- Pitcher
- Born: January 5, 1944 Manchester, Connecticut, U.S.
- Died: September 25, 2015 (aged 71) Myrtle Beach, South Carolina, U.S.
- Batted: RightThrew: Right

MLB debut
- May 5, 1964, for the Cleveland Indians

Last MLB appearance
- May 20, 1973, for the Atlanta Braves

MLB statistics
- Win–loss record: 20–22
- Earned run average: 3.75
- Strikeouts: 234
- Stats at Baseball Reference

Teams
- Cleveland Indians (1964–1967); Atlanta Braves (1971–1973);

= Tom Kelley (baseball) =

American baseball player (1944–2015)

Thomas Henry Kelley (January 5, 1944 – September 25, 2015) was an American pitcher in Major League Baseball who played for the Cleveland Indians and the Atlanta Braves in parts of seven seasons spanning 1964–1973. Listed at 6' 0" [1.80 m], 185 lb. [84 kg], Kelley batted and threw right-handed. He was born in Manchester, Connecticut.

==Playing career==
Kelley was signed by the Cleveland Indians as an amateur free agent in 1963. He posted a 9–9 record and a 3.17 earned run average with Double-A Charleston Indians the following year, earning a late-season callup to the majors, where he made six relief appearances.

In 1965, Kelley compiled an outstanding 16–3 record with a 2.38 ERA in 26 starts for the Triple-A Portland Beavers of the Triple-A Pacific Coast League, including a no-hitter against the Spokane Indians on May 29. He then returned to the parent Indians and went 2–1 with a 2.40 ERA in four late-season starts appearances.

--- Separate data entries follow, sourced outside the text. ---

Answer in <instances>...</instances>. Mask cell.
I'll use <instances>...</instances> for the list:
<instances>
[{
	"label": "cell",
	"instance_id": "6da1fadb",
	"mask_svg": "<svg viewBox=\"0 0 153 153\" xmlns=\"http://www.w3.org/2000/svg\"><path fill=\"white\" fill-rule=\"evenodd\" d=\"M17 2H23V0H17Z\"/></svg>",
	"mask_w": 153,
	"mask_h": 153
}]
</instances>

Kelley spent the entire 1966 season with Cleveland, but could only manage a 4–8 record with a 4.34 ERA in 31 games, including seven starts. After that, he underwent shoulder surgery and languished in the Minor Leagues during three years before reviving his career with the Atlanta Braves in 1971. In that season, Kelley made 28 pitching appearances for the Braves, including 20 starts, posting a 9–5 record with a solid 2.96 ERA and five complete games, as part of pitching rotation that included Phil Niekro, Ron Reed, George Stone and Pat Jarvis, witnessing legendary teammate Hank Aaron while hitting his 600th career home run in late April. He then spent four years in Triple-A with the Braves and New York Mets organizations before retiring in 1976.

In a seven-year career, Kelley went 20–22 with a 3.75 ERA in 104 pitching appearances, including 45 starts, 16 complete games and one shutout, striking out 234 batters while walking 207 in 408 innings of work. He also went 20–22 with a 3.75 ERA in 104 minor league games.

==Post-baseball career==
Following his baseball career, Kelley worked for United Parcel Service for 15 years, retiring as a center manager. In 1987, he gained induction into the Manchester Sports Hall of Fame.

==Personal life and death==
Kelley was a long time resident of Myrtle Beach, South Carolina, where he died in 2015 at the age of 71.